Photoshop, the market leader in image editing software, will gain a system for identifying fake photos. The action is part of the Adobe Content Authentication Initiative (CAI), which has partners such as Twitter and The New York Times. With the feature, which would act as a tag, the company hopes to help journalists, social networks and users in combating deepfakes and other file manipulation tools that propagate misinformation.
On a document released last week, Adobe sets an open standard for tagging photos and videos. The idea is to use encryption so that these metadata are securely linked to information such as place of origin, timestamps, and responsible for registration or editing. The technology would make it possible to include new records, linking them to the old tags – which would tell a kind of “life story” of the image.

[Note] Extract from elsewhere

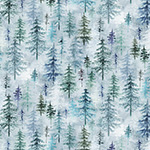 X5584-307-Snow <!DATE>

For Andy Parsons, Adobe’s project leader, the new standard will revolutionize photojournalism. “We imagine a future in which anything that reaches newsrooms without the CAI data attached will be treated with extra skepticism, you will not want to trust this media,” he explains.
Despite the ambitious plan, it is necessary that manufacturers of cameras and editing software, as well as social media platforms support the CAI standard. According to the Wired, the startup Truepic has plans to test an app that creates this type of markup on Android phone cameras.
Anyway, the system still raises doubts for many specialists. For Wael Abd-Almageed, a professor at the University of Southern California, who works identifying deepfakes, a major barrier to the project’s success is the adherence of ordinary individuals. “O Washington Post it’s the New York Times probably use it, and that’s great, but what about user-generated content that goes viral? ”, he argues.
For Sherif Hanna, vice president of Truepic, the question is more about how to educate consumers about the importance of this tool, even if it does not guarantee full effectiveness.
It is not yet clear how ordinary users will be able to identify these tags in files, but it is speculated that platforms such as Twitter and Facebook may create tools that allow easy inspection of images and videos, or alerts that would be displayed according to the metadata of each constructions.
Adobe’s new system is expected to arrive at a preview version of Photoshop by the end of 2020. Users of the Behance portfolio network will also be able to test the feature.